Dwóch aktorów, trzy przenośne toalety typu toi-toi - a na scenie ponad trzydzieści postaci; tak najkrócej można by opisać spektakl Łukasza Witta-Michałowskiego "Kamienie w kieszeniach", laureata Grand Prix tegorocznego festiwalu Kontrapunkt w Szczecinie. Iście prestidigitatorski kunszt aktorów - Bartłomieja Kasprzykowskiego i Szymona Sędrowskiego - nadał nową, błyskotliwie komediową jakość raczej przeciętnemu tekstowi o problemach irlandzkich robotników, wykorzystywanych w charakterze statystów przez amerykańskiego reżysera. Zmiana postawy ciała, drobna modyfikacja kostiumu - podciągnięcie podkoszulka albo nałożenie czapki, inny sposób mówienia - wystarczają, by sugestywnie wprowadzić na scenę kolejnego bohatera. Elementy plastikowych kabin, np. rury, wystarczają tu za wszelkie potrzebne rekwizyty: w zależności od chwili stają się kamerą, laską, telefonem - atrybutem kolejnego z wcieleń Kasprzykowskiego lub Sędrowskiego, przybierających dziesiątki twarzy. Sam teatr, jako taki, w czasie tegorocznego Kontrapunktu pokazał wiele swoich twarzy.

Przede wszystkim - twarz polską i niemiecką; największe poruszenie wzbudził bezprecedensowy pomysł "zapakowania" publiczności do trzech autokarów i przewiezienia jej do Berlina, do Schaubühne, Volksbüehne am Prater i Volksbühne am Rosa-Luxemburg Platz, by obejrzeć spektakle "wielkich nazwisk" niemieckiego teatru - odpowiednio Thomasa Ostermeiera, Rene Pollescha i Franka Castorfa (ostatni - poza konkursem). W konkursie zaprezentowało się również dziesięć teatrów z Polski. Program wyjątkowo dobitnie świadczył o względności i umowności wszelkiego rodzaju konkursów, nagród, decyzji każdego, nawet najbardziej doświadczonego i godnego szacunku jury. Jak bowiem porównywać i wartościować tak zróżnicowane spektakle? Prawie wszystkie produkcje stały na wysokim poziomie, przynależąc jednak do zupełnie różnych teatralnych języków i tradycji. Jak porównywać Teatr Polonia z Teatrem Pieśń Kozła? Pollescha z Wierszalinem?

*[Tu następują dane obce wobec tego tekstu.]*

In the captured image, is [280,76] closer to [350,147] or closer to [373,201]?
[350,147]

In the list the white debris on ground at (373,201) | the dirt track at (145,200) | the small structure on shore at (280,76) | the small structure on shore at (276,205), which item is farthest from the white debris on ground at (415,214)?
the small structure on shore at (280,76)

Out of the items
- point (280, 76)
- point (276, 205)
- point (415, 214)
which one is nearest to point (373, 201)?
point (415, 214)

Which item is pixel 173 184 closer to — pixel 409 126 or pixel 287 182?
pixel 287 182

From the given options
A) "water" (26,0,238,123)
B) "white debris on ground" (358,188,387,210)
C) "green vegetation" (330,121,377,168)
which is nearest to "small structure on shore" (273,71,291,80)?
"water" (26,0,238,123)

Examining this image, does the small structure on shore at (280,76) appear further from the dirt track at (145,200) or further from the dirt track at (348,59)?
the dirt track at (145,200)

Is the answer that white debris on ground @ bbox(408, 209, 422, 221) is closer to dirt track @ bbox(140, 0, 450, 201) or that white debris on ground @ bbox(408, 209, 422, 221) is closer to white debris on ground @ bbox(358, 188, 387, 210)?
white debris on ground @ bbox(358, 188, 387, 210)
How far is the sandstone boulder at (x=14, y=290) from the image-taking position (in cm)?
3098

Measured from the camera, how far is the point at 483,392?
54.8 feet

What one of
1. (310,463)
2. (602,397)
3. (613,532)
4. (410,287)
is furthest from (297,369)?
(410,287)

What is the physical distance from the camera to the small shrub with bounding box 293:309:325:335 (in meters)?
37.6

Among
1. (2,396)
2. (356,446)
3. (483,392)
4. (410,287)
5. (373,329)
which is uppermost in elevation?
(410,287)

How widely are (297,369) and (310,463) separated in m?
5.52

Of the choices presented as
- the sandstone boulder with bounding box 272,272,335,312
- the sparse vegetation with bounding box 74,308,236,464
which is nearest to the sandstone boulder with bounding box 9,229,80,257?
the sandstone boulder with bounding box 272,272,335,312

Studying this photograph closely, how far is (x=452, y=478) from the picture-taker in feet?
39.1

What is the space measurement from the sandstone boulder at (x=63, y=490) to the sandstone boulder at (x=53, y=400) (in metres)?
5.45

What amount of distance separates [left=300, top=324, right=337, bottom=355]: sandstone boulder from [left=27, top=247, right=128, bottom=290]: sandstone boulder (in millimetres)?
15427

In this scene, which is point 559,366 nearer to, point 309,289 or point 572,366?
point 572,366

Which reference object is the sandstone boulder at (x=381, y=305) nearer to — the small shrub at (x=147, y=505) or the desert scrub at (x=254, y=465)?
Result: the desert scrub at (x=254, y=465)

To, co zapewne utrudniło pracę jury, uczyniło Kontrapunkt 2007 wyjątkowo interesującą propozycją dla publiczności. Zestawienie bardzo różnych spektakli może przynosić ciekawe rezultaty. Co bowiem łączy spektakl wspomnianego Wierszalina "Bóg Niżyński", "Lacrimosa" Teatru Pieśń Kozła i "operę praską" "Paw Królowej" Teatru Wytwórnia? Wszystkie spektakle są niejako "z ducha muzyki". Świetny spektakl o rosyjskim tancerzu czerpie pełnymi garściami z autentycznych, do dziś stosowanych melodii prawosławnych śpiewów liturgicznych, grając zarazem z legendarnymi baletowymi choreografiami. "Lacrimosa" wychodzi od mozartowskiego Requiem i łączy je z greckim rytuałem stąpania po rozżarzonych węglach. O obu tych spektaklach w "Scenie" pisano już niejednokrotnie.
 
"Paw Królowej. Opera praska" w reżyserii Jacka Papisa wydobywa muzykę z tekstu powieści Doroty Masłowskiej, rozpisując ją dowcipnie i brawurowo na sceniczne numery. Melodie i aranżacje Hanny Kayser nawiązują do stylów atakujących nas z anten większości komercyjnych stacji radiowych pojawiają się również - a jakże - elementy bliskie operowym ariom. "Operowa" jest też struktura spektaklu, mamy tu arie solowe, duety, intermedia - te ostatnie niekiedy "multimedialne", kiedy oglądamy na ekranie warszawską Pragę - "te za mostem slumsy", albo samą autorkę powieści-libretta (występującą zresztą epizodycznie w tekście). "Praski singspiel" splata ze sobą wątki - nie bójmy się tego słowa - typowo plebejskie oraz przenikające się z nimi sceny z życia tzw. wyższych sfer, idoli masowego społeczeństwa medialnego. Tak tekst, jak i spektakl, to gra z wyobraźnią tego społeczeństwa, wyrażającą się w jego języku. W grze tej świetnie odnaleźli się aktorzy.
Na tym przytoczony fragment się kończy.